• Énoncé écrit:
Pourriez-vous recopier intégralement le texte sur la désindustrialisation de la France, sans y changer un seul mot ?

Avancer que la désindustrialisation de la France est uniquement due à la cupidité de certains chefs d’entreprise est tout aussi fallacieux. En effet, au-delà du fait qu’ils correspondent à une nécessité de diversification des risques et de recherche de nouvelles terres de croissance à travers le monde, les investissements des entreprises françaises à l’étranger ont aussi été favorisés par les nombreuses erreurs de la politique économique française : augmentation de la pression fiscale, exacerbation des rigidités réglementaires, notamment sur le marché du travail, 35 heures, mauvaise adéquation des formations scolaires et universitaires avec les besoins des entreprises, mauvais choix stratégiques en matière de R&D… Autant d’évolutions qui ont immanquablement entraîné la France sur le chemin de la fuite de ses entreprises industrielles. A la rigueur, si ce mouvement n’avait concerné que les industries anciennes, la destruction créatrice liée au dynamisme des industries nouvelles aurait pu fonctionner. Mais là aussi, de par les rigidités évoquées à l’instant, la fuite de nos entreprises concerne également les industries de pointe et même certains services. Et si celles-ci quittent la France, ce n’est pas parce qu’elles ne l’aiment pas, mais c’est parce qu’elles n’ont plus le choix. Faire du colmatage de brèche comme cela est pratiqué depuis trente ans ne servira à rien. La France a besoin d’une rupture qui cassera toutes nos rigidités et permettra à la croissance française de redémarrer durablement par elle-même, c’est-à-dire sans perfusion publique excessive.

• Données fournies:
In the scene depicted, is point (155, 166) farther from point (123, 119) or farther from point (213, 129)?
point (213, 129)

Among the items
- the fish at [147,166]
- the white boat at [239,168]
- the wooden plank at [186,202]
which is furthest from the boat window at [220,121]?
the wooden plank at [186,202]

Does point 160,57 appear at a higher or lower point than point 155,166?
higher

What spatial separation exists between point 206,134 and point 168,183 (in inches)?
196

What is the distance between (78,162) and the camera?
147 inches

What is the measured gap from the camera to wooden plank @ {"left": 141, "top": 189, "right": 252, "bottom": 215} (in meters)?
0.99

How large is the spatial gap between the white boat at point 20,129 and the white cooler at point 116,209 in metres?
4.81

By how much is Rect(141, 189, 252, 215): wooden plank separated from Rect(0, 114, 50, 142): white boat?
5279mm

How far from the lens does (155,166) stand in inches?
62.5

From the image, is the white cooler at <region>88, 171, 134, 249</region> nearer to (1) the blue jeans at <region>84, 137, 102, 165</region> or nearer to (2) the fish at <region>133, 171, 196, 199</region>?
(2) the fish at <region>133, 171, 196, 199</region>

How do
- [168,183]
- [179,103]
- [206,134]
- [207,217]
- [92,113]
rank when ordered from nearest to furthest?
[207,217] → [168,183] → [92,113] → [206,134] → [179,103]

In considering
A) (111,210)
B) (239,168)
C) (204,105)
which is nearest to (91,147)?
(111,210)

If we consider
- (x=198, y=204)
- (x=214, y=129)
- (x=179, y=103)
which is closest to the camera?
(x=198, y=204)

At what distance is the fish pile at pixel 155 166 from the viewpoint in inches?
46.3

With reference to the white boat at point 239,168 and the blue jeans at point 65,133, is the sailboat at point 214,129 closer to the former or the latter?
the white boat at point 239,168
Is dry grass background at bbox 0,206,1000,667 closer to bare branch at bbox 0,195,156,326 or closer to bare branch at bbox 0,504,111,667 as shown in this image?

• Résultat de l'exercice:
Avancer que la désindustrialisation de la France est uniquement due à la cupidité de certains chefs d’entreprise est tout aussi fallacieux. En effet, au-delà du fait qu’ils correspondent à une nécessité de diversification des risques et de recherche de nouvelles terres de croissance à travers le monde, les investissements des entreprises françaises à l’étranger ont aussi été favorisés par les nombreuses erreurs de la politique économique française : augmentation de la pression fiscale, exacerbation des rigidités réglementaires, notamment sur le marché du travail, 35 heures, mauvaise adéquation des formations scolaires et universitaires avec les besoins des entreprises, mauvais choix stratégiques en matière de R&D… Autant d’évolutions qui ont immanquablement entraîné la France sur le chemin de la fuite de ses entreprises industrielles. A la rigueur, si ce mouvement n’avait concerné que les industries anciennes, la destruction créatrice liée au dynamisme des industries nouvelles aurait pu fonctionner. Mais là aussi, de par les rigidités évoquées à l’instant, la fuite de nos entreprises concerne également les industries de pointe et même certains services. Et si celles-ci quittent la France, ce n’est pas parce qu’elles ne l’aiment pas, mais c’est parce qu’elles n’ont plus le choix. Faire du colmatage de brèche comme cela est pratiqué depuis trente ans ne servira à rien. La France a besoin d’une rupture qui cassera toutes nos rigidités et permettra à la croissance française de redémarrer durablement par elle-même, c’est-à-dire sans perfusion publique excessive.